Metrics

Forq relies on Prometheus for metrics collection and monitoring. Let me show you how to enable and configure it if you need it.

Why you might need Metrics

Since Forq is a self-hosted service, it might be useful to see how it’s performing and get alerted if something goes wrong.

Metrics can help to answer questions like:

  • How many messages are being processed per second?
  • Are there any messages getting stuck in the queue?
  • How many messages are being moved to the dead-letter queue (DLQ)?
  • Are there any consumers that are not ack-ing or nack-ing messages?
  • How many stale messages are being recovered?
  • What is the current depth of the queue?

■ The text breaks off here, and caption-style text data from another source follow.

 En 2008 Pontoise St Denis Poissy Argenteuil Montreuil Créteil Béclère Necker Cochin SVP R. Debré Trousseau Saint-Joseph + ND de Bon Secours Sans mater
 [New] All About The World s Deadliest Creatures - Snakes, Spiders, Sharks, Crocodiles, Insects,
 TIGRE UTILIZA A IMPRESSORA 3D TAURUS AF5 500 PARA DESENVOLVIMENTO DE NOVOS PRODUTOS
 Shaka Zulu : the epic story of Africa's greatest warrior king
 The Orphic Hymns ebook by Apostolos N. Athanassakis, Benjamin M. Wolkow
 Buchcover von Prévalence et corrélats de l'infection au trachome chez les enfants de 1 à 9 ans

If you are using tools like Grafana, you can easily create dashboards and set up alerts based on these metrics, so then you are awaken in the middle of the night if something goes wrong. Sounds appealing, right? =)

Enabling Metrics

Metrics are disabled by default, as I believe they are more nice-to-have for the target audience of Forq rather than a must-have. It’s super-duper easy to enable them, though by setting a couple of environment variables:

export FORQ_METRICS_ENABLED=true
export FORQ_METRICS_AUTH_SECRET=your-metrics-secret-min-32-chars-long

FORQ_METRICS_ENABLED enables the metrics endpoint, while FORQ_METRICS_AUTH_SECRET sets a secret that will be required to access the metrics. The secret must be at least 32 characters long.

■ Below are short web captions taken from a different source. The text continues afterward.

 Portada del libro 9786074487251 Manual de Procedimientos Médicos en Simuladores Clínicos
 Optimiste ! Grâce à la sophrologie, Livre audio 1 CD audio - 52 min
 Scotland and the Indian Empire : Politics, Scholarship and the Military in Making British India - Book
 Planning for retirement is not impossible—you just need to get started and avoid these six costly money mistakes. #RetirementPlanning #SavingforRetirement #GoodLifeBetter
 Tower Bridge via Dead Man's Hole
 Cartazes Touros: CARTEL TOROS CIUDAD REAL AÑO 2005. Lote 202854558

Do remember Gandalf’s rule of thumb about secrets: “Keep it secret, keep it safe.”

Polling Metrics

Once enabled, Forq will expose a /metrics endpoint on the same address as the API (default: localhost:8080). You can poll it with curl or any HTTP client:

curl -H "X-API-Key: your-metrics-secret-min-32-chars-long" http://localhost:8080/metrics

The endpoint is fully managed by Prometheus, so if you are using smth like Grafana, it knows how to scrape it.

Available Metrics

Forq exposes the following metrics:

Metric NameDescriptionType
forq_messages_produced_totalTotal number of messages submitted to Forq by producersCounter
forq_messages_consumed_totalTotal number of messages consumed by consumers.Counter
forq_messages_acked_totalTotal number of messages acknowledged by ForqCounter
forq_messages_nacked_totalTotal number of messages nacknowledged by ForqCounter
forq_messages_requeued_totalTotal number of messages moved from DLQ back to main queue manually by the adminCounter
forq_queue_depthCurrent depth of the queueGauge
forq_messages_moved_to_dlq_totalTotal number of messages moved to dead-letter queueCounter
forq_messages_stale_recovered_totalTotal number of stale messages recoveredCounter
forq_messages_cleanup_totalTotal number of messages cleaned up from DLQsCounter

Additionally, Prometheus can scrape Go runtime metrics, such as memory usage and garbage collection stats. I’m not listing them here, as they are subject to change and not Forq-specific. Prometheus Go client go_collector.go file can be a good place to look for them.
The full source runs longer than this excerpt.